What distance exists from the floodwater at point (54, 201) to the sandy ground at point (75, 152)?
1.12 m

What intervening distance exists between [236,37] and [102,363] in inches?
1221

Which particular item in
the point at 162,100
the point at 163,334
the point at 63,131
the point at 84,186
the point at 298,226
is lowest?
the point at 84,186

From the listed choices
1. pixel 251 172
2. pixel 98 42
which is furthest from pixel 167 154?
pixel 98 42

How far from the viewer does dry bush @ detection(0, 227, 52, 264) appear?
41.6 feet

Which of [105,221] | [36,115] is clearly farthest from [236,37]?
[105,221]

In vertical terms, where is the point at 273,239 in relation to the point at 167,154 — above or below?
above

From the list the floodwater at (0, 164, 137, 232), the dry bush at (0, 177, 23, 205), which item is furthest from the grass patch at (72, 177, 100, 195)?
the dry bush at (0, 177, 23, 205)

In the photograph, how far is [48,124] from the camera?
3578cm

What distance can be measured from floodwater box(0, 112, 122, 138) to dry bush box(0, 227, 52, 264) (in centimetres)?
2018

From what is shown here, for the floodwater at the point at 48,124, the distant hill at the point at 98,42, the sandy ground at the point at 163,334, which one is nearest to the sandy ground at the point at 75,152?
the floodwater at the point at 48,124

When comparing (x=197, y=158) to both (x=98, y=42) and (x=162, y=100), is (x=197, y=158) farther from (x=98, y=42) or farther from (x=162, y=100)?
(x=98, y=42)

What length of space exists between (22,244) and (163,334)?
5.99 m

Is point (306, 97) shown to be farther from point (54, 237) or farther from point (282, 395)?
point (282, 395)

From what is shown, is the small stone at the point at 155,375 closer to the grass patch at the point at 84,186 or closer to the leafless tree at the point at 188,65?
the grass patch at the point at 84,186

+--

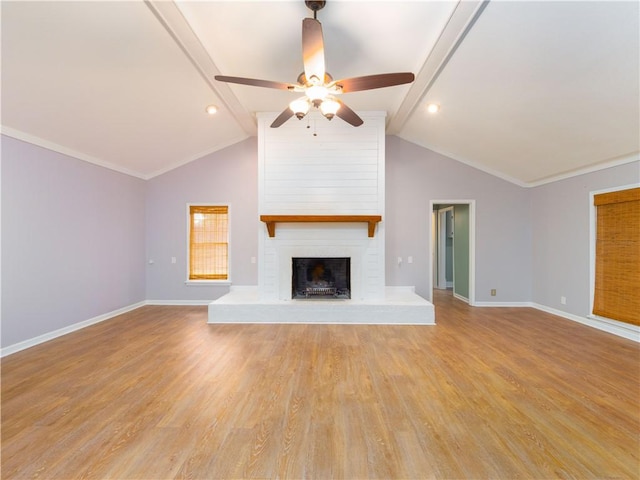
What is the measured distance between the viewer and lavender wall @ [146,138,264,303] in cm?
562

+--

REQUIRED TASK:
Pick out every line of the listing above that contains the word "bush", and copy each one. Case counts.

FINISHED ANSWER:
How far from the viewer does dry bush @ detection(0, 227, 52, 264) appear?
From the list the floodwater at (0, 164, 137, 232), the dry bush at (0, 177, 23, 205), which item is furthest from the grass patch at (72, 177, 100, 195)?
the dry bush at (0, 177, 23, 205)
What distance can be measured from floodwater box(0, 112, 122, 138) to dry bush box(0, 227, 52, 264) (in centimetres)?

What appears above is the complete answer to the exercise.